3.            Control
By control l mean feedback. Refrigeration is a really good example. If a door is left open for too long, I want to set off an audible alarm in the building. Seed potato must be stored between 3.8C and 5.5C – too warm and it sprouts, too cold and it dies. If the temperature goes outside these limits I need to turn the unit up or down immediately, not wait for a human to respond to an SMS. (They could be at a party!) Being alerted that I have a disaster on my hands is not enough if I cannot get to unit fast enough. Even the silo solution has feedback potential. Outflow usage is slow – no problem - but when the truck is blowing the new grain in, it would be nice to know when it is nearing full so that we don’t overflow the silo. We could shut off the pump or sound a klaxon to force the onsite user to manual control.
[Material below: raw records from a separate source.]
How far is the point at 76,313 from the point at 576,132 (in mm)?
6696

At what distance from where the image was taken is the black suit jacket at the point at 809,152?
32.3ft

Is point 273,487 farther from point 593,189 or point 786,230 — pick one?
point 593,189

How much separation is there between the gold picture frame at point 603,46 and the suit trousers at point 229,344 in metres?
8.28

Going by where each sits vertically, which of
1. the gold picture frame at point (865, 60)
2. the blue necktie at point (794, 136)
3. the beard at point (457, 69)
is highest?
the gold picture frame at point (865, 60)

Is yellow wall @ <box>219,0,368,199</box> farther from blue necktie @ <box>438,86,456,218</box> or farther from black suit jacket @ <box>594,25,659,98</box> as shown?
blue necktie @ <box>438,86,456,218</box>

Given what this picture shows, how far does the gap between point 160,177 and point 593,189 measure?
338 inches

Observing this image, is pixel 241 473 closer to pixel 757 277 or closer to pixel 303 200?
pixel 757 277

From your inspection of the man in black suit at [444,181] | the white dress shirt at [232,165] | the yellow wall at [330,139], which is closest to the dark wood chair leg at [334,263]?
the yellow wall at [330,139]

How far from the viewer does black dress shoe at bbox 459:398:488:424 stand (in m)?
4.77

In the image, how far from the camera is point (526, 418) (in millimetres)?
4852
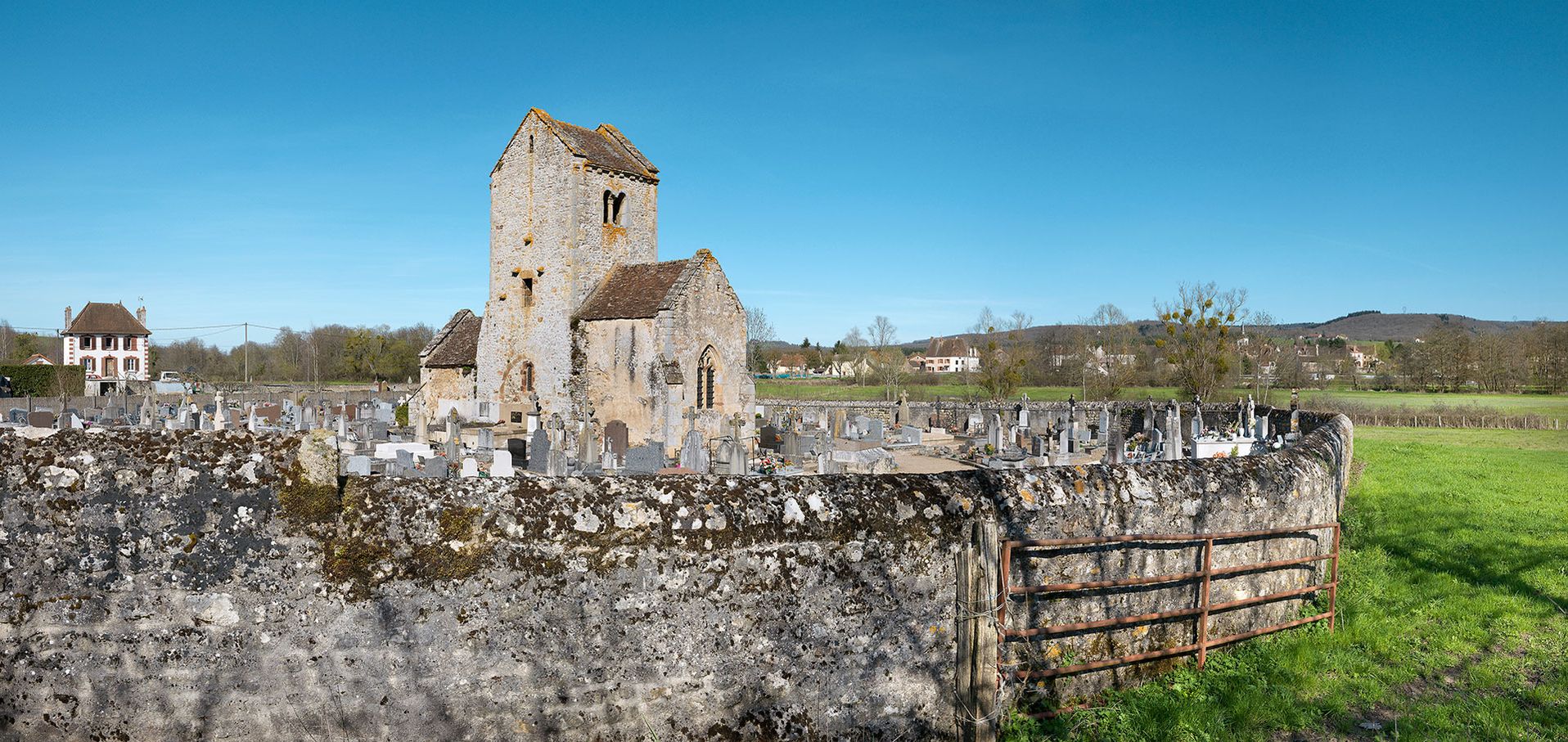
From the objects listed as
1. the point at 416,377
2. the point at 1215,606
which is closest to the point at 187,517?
the point at 1215,606

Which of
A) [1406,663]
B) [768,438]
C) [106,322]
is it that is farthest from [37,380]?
[1406,663]

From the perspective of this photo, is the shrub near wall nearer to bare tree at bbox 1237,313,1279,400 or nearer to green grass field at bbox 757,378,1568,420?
green grass field at bbox 757,378,1568,420

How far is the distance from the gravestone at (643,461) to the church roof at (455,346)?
15.3 meters

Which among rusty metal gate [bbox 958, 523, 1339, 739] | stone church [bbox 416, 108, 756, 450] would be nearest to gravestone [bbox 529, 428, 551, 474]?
stone church [bbox 416, 108, 756, 450]

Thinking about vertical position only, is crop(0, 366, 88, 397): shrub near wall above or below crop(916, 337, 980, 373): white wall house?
below

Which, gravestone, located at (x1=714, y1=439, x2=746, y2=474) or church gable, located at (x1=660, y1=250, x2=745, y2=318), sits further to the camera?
church gable, located at (x1=660, y1=250, x2=745, y2=318)

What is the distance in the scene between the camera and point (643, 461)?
14266 millimetres

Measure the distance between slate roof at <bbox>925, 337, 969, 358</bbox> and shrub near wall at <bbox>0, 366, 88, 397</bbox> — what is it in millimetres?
100141

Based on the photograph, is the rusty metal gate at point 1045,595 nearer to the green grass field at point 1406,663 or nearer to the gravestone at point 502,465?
the green grass field at point 1406,663

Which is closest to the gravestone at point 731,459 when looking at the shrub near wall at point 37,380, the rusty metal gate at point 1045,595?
the rusty metal gate at point 1045,595

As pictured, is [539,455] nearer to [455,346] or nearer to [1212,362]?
[455,346]

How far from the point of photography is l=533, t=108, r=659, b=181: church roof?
25.2 metres

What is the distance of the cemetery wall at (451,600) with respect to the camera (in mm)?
3570

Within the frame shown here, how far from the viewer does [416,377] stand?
72875 millimetres
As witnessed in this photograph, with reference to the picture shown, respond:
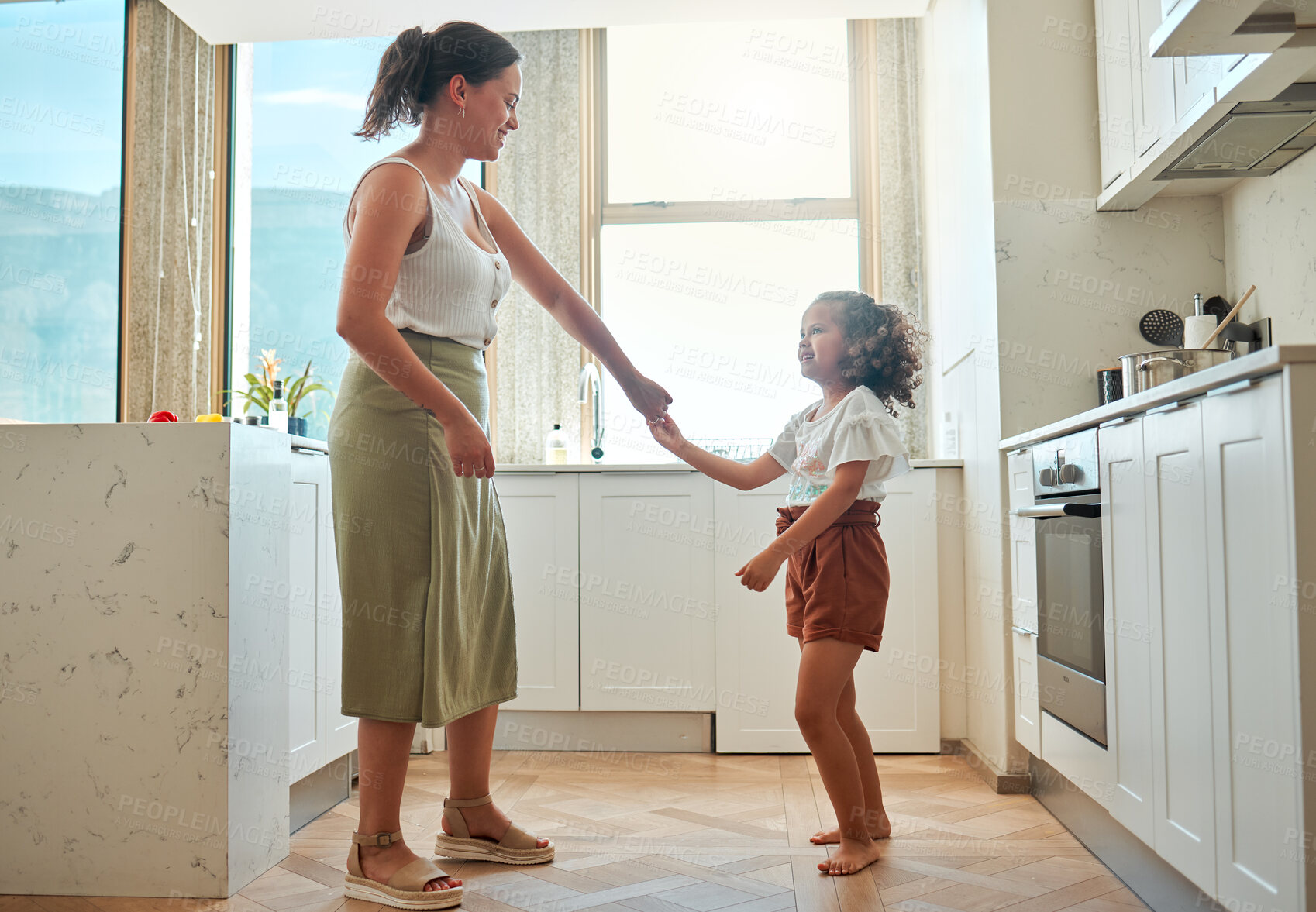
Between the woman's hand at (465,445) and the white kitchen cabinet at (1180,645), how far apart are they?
3.25ft

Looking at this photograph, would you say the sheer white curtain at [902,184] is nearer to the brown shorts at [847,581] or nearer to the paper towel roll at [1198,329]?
the paper towel roll at [1198,329]

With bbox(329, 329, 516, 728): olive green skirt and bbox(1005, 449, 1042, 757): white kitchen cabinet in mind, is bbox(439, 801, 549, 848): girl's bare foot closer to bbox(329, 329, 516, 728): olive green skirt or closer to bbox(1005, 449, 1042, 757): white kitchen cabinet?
bbox(329, 329, 516, 728): olive green skirt

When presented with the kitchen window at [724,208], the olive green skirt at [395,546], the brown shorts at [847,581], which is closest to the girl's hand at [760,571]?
the brown shorts at [847,581]

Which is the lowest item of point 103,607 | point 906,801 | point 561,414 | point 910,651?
point 906,801

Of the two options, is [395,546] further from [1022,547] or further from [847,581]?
[1022,547]

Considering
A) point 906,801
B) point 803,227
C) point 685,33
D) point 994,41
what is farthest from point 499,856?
point 685,33

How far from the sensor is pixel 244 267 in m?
3.69

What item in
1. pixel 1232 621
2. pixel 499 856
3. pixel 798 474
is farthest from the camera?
pixel 798 474

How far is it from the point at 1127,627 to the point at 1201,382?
0.49 metres

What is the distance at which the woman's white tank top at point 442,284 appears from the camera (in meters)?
1.59

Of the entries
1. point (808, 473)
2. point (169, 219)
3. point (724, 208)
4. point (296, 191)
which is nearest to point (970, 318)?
point (808, 473)

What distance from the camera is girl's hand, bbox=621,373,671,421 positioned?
195 centimetres

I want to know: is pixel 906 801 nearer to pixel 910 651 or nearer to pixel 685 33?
pixel 910 651

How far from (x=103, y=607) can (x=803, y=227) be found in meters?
2.68
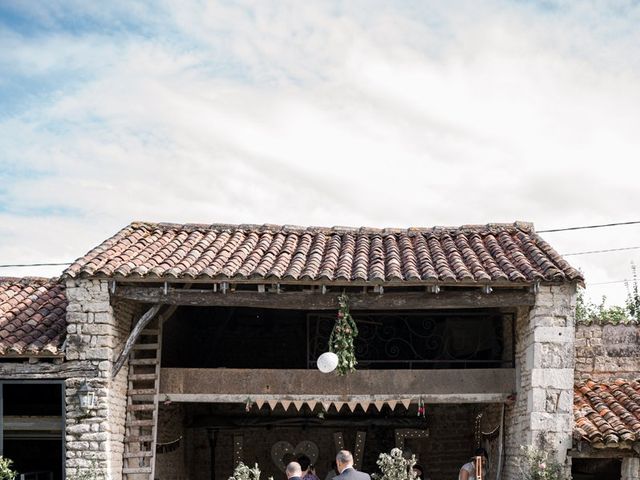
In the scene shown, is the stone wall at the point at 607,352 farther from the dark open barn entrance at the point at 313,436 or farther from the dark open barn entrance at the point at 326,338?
the dark open barn entrance at the point at 313,436

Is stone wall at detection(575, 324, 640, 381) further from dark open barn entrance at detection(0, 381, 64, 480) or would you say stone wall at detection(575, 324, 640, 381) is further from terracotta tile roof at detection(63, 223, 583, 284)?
dark open barn entrance at detection(0, 381, 64, 480)

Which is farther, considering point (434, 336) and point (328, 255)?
point (434, 336)

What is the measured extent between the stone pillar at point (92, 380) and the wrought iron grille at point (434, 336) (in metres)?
3.16

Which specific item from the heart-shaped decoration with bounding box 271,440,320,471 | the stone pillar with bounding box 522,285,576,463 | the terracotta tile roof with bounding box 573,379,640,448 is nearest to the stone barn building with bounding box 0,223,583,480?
the stone pillar with bounding box 522,285,576,463

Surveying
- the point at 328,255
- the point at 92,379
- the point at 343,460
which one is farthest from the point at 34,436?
the point at 343,460

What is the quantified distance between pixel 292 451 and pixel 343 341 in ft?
18.7

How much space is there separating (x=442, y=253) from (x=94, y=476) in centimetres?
544

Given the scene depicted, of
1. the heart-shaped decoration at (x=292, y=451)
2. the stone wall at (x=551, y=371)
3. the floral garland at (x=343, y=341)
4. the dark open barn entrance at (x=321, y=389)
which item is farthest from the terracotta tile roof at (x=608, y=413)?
the heart-shaped decoration at (x=292, y=451)

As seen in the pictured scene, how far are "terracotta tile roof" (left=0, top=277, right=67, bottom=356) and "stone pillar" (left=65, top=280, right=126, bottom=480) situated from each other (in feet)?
1.18

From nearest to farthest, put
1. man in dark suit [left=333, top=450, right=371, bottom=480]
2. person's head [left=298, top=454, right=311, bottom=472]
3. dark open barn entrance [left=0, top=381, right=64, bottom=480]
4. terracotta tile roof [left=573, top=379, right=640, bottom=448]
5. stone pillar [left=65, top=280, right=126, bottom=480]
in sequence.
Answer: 1. man in dark suit [left=333, top=450, right=371, bottom=480]
2. terracotta tile roof [left=573, top=379, right=640, bottom=448]
3. stone pillar [left=65, top=280, right=126, bottom=480]
4. dark open barn entrance [left=0, top=381, right=64, bottom=480]
5. person's head [left=298, top=454, right=311, bottom=472]

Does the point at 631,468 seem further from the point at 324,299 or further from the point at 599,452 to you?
the point at 324,299

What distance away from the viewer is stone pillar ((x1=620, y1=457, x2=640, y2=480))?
11.4 metres

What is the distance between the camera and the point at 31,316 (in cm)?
1244

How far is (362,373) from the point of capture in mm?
12266
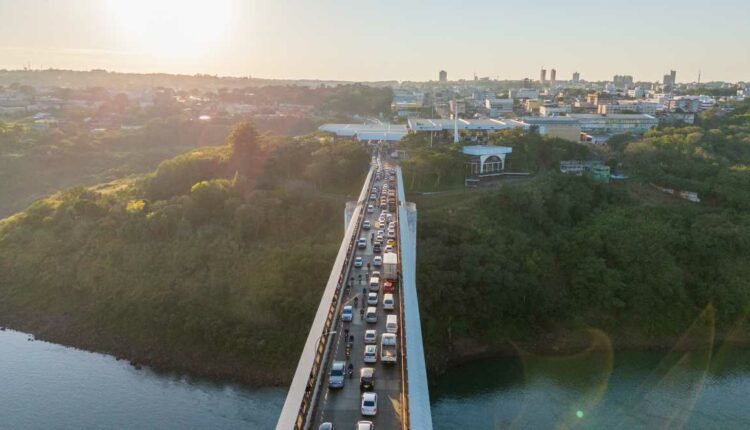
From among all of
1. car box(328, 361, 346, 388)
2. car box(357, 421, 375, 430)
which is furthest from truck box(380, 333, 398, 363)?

There is also a common scenario where once a problem arises, a technician wants to see much denser data in order to assess what parts or equipment to bring with him on the inevitable call out. Unless there is some way to proactively change the data flow out of the device, it cannot happen. This might turn a low data flow pattern temporarily into a high flow pattern. There are countless examples of this. Heating and cooling, mechanical doors, alarms, lifts, plant and machinery and many, many more. To me, it isn’t enough to just monitor data; we need to provide value back to the source and help control problem situations.
In summary, our technology choice will dictate or compromise the capability we can supply the client. It will also dramatically influence the cost and complexity of providing that service. What does the customer expect from the data? One shoe size does not fit all and unless you are going to help the client do something practical with all that data then everyone is wasting their time.